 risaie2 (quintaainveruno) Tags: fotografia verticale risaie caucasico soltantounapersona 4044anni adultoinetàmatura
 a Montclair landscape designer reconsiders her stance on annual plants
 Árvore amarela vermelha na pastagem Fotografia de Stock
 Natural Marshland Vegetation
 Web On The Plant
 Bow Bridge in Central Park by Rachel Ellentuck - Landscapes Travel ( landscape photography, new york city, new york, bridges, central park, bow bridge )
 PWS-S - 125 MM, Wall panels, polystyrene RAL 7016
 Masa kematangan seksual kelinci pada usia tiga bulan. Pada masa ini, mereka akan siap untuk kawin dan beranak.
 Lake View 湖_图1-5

▶ Work request:
Reproduce the data exactly, altering nothing.

▶ Completed exercise:
 risaie2 (quintaainveruno) Tags: fotografia verticale risaie caucasico soltantounapersona 4044anni adultoinetàmatura
 a Montclair landscape designer reconsiders her stance on annual plants
 Árvore amarela vermelha na pastagem Fotografia de Stock
 Natural Marshland Vegetation
 Web On The Plant
 Bow Bridge in Central Park by Rachel Ellentuck - Landscapes Travel ( landscape photography, new york city, new york, bridges, central park, bow bridge )
 PWS-S - 125 MM, Wall panels, polystyrene RAL 7016
 Masa kematangan seksual kelinci pada usia tiga bulan. Pada masa ini, mereka akan siap untuk kawin dan beranak.
 Lake View 湖_图1-5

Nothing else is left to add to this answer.